Beautiful as always- (but what's up with that photo of Chris?? No face?) and can't wait to try some RWD... I'll be in Austin this spring - I bet some strawberries would nicely showcase that cream, eh?

PassivePastry said...

Do you have any idear what the expiration time on the butter is? For he slower butter eaters who only cook for ourselves.
I love their buttermilk- and if the choco milk was available I'm sure I'd bathe in it

Flapjacks said...

it shouldn't go bad. if it gets moldy, just scrape it off...

Shadd Scott said...

I am in to the whole brevity thing, but Woo is not an acceptable abbreviation.
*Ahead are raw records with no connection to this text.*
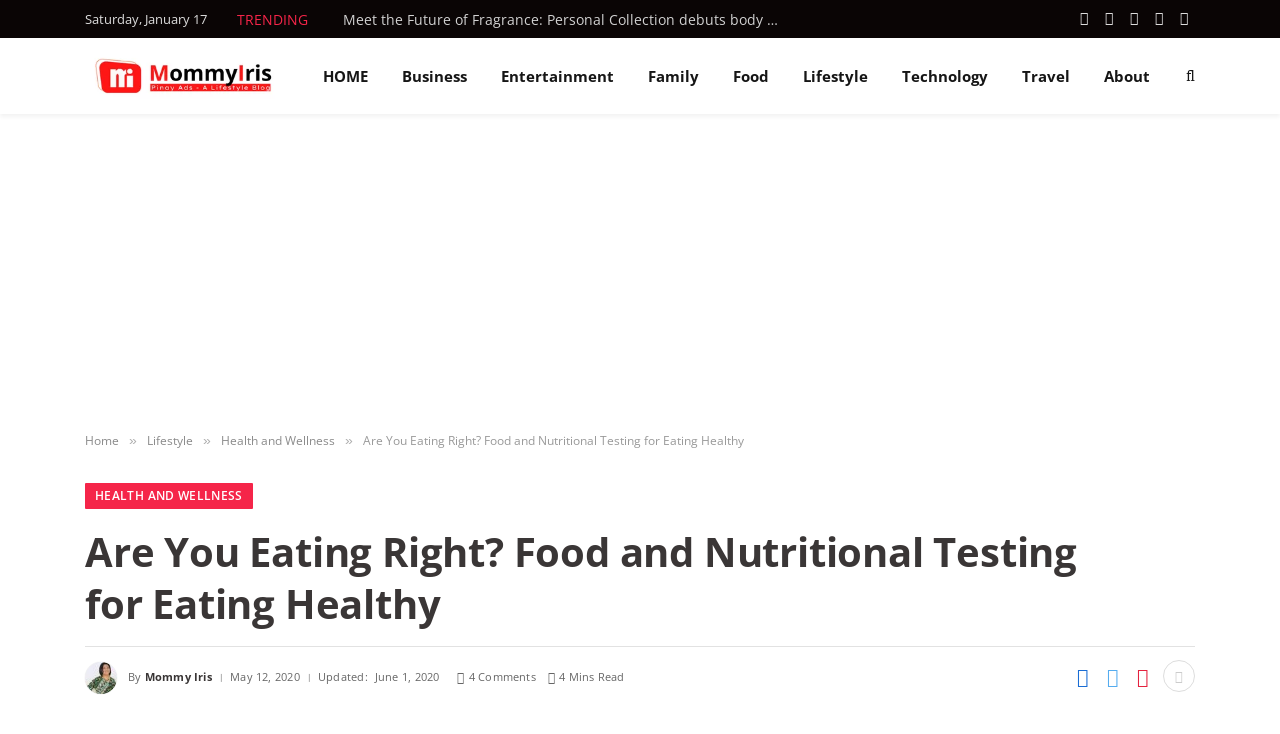

--- FILE ---
content_type: text/html; charset=utf-8
request_url: https://www.google.com/recaptcha/api2/aframe
body_size: 269
content:
<!DOCTYPE HTML><html><head><meta http-equiv="content-type" content="text/html; charset=UTF-8"></head><body><script nonce="JSDTTgwiIVXoCHu3NKlXUQ">/** Anti-fraud and anti-abuse applications only. See google.com/recaptcha */ try{var clients={'sodar':'https://pagead2.googlesyndication.com/pagead/sodar?'};window.addEventListener("message",function(a){try{if(a.source===window.parent){var b=JSON.parse(a.data);var c=clients[b['id']];if(c){var d=document.createElement('img');d.src=c+b['params']+'&rc='+(localStorage.getItem("rc::a")?sessionStorage.getItem("rc::b"):"");window.document.body.appendChild(d);sessionStorage.setItem("rc::e",parseInt(sessionStorage.getItem("rc::e")||0)+1);localStorage.setItem("rc::h",'1768605813927');}}}catch(b){}});window.parent.postMessage("_grecaptcha_ready", "*");}catch(b){}</script></body></html>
Too Asian.
Greenwood is suitable and complete.
Your cooking rules!
Hopefully, you will be a chef some day.
If I win the lotto I'll send you to the CIA and hire you as my personal chef or open a restaurant or something. Your talents are wasted in Wheatsville.
Which wines are on that table, Heitz Cellars?
Tasty!

Flapjacks said...

damn you're good... you can only see a slice of that bottle... the woo comes from WV. when you type in Greenwood's member number, it's too long for the screen, so Greenwoo pops up. hence all the Wu Tang jokes. i've called him the largest Vietnamese man i've met ever since...

if you could afford my salary, i'd come cook for you now. knowmsayin'?

TexasDeb said...

How's about sharing your chile gravy secrets, eh?

wv: hobled as in "She hobled over to the table for seconds of cheese grits only to find they were long gone, already consumed by Woo and the Flap."